While problems do persist, business owners can point to several positive developments on the avenue in the last year.
Faiola said a new video camera, with a direct link to the police department, has been installed near the intersection, letting street people know their actions are being monitored.
“Since the camera’s been installed, the difference has been like night and day,” she said. “They can look up and know someone’s watching them.”
Elsewhere on the avenue, many business owners say they’ve noticed a decline in public drunkenness and a reduction in unsavory characters since the Station Pub, at 1309 Railroad, closed this summer.
“When I’d come in at 11:30 at night, when the Station Pub was open, there would always be about a dozen people hanging out in front of their door. Now, usually there’s no one there,” said Michael Strip, a night baker at The Bagelry. “As far as I could tell it was their clientele causing a lot of problems, and the fact they’re not there now kind of tends to make me think that was the case.”

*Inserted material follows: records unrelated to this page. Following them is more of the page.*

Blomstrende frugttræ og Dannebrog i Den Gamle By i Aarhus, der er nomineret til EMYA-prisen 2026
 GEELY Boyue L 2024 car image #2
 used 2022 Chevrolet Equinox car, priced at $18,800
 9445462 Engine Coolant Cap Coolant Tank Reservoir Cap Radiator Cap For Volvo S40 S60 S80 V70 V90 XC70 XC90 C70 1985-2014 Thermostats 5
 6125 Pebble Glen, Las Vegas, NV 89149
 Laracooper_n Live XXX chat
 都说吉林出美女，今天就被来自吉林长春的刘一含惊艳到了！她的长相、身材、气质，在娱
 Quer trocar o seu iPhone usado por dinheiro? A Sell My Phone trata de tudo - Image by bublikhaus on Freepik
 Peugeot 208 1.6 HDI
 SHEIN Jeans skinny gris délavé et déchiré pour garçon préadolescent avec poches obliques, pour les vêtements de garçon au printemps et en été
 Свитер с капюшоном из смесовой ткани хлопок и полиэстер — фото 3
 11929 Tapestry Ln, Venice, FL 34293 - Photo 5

Wendy DeFreest, co-owner of Avenue Bread, said the revitalization of the corner of Railroad and Holly, with its handful of new businesses, and new bustling vibe, has helped to rid the intersection of some street people.
And, with the recent opening of Mallard Ice Cream, and family friendly businesses like Fiamma Burger and Bob’s Burgers & Brew on the way to the area, business people like DeFreest, Faiola and Strip believe Railroad will be even more unwelcoming to undesirable characters.
“I think the merchants are making this a friendly place to come,” DeFreest said. These undesirable people won’t want to hang out with regular people. The more regular people we can get down here the better.”
In the future, more new businesses on the avenue — especially near Champion Street — combined with a continued police presence and daily cleanup efforts, will likely contribute to making Railroad a friendly place for consumers and visitors, believe some business owners.
If street people are completely removed from Railroad, some believe there are still bigger issues to tackle.
“I don’t get what the excitement is about standing on a street corner, but maybe the police and city should do some social work and see what some of these kids want,” said Strip. “Obviously they want some contact with people their own age, and maybe there’s a better way for them to do it.”